# TASK PROMPT:
In the data below, retype exactly the line that contains "New Zealand, site AIV_DCAMF08." and every line after it, through the last.

- - - - -

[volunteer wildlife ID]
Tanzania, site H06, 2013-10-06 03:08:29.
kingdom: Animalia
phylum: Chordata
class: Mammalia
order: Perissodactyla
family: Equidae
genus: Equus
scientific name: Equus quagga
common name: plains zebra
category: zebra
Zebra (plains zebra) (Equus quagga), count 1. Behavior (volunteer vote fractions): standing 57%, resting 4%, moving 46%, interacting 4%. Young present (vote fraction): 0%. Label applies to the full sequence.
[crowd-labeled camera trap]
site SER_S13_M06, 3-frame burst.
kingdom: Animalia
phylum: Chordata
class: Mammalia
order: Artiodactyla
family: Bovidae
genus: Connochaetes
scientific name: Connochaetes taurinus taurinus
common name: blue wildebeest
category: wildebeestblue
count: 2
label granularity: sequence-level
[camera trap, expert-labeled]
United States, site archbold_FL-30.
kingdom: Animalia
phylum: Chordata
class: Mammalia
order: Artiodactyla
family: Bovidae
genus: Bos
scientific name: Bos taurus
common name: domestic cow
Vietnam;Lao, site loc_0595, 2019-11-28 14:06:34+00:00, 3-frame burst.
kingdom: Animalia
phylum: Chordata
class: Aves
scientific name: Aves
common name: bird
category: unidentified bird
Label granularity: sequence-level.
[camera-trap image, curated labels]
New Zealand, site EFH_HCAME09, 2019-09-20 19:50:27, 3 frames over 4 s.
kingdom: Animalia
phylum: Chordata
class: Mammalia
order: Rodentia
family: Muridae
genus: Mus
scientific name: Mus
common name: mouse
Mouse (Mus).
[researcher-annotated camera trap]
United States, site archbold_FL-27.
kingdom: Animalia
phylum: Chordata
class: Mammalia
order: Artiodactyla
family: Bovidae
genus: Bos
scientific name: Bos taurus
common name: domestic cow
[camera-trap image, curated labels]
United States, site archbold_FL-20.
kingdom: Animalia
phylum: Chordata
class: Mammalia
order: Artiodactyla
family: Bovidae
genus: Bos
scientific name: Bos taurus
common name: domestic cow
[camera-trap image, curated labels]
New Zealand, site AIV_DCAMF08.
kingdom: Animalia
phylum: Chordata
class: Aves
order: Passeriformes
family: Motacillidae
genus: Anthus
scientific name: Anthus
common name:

- - - - -

# RESPONSE TO THIS TASK:
New Zealand, site AIV_DCAMF08.
kingdom: Animalia
phylum: Chordata
class: Aves
order: Passeriformes
family: Motacillidae
genus: Anthus
scientific name: Anthus
common name:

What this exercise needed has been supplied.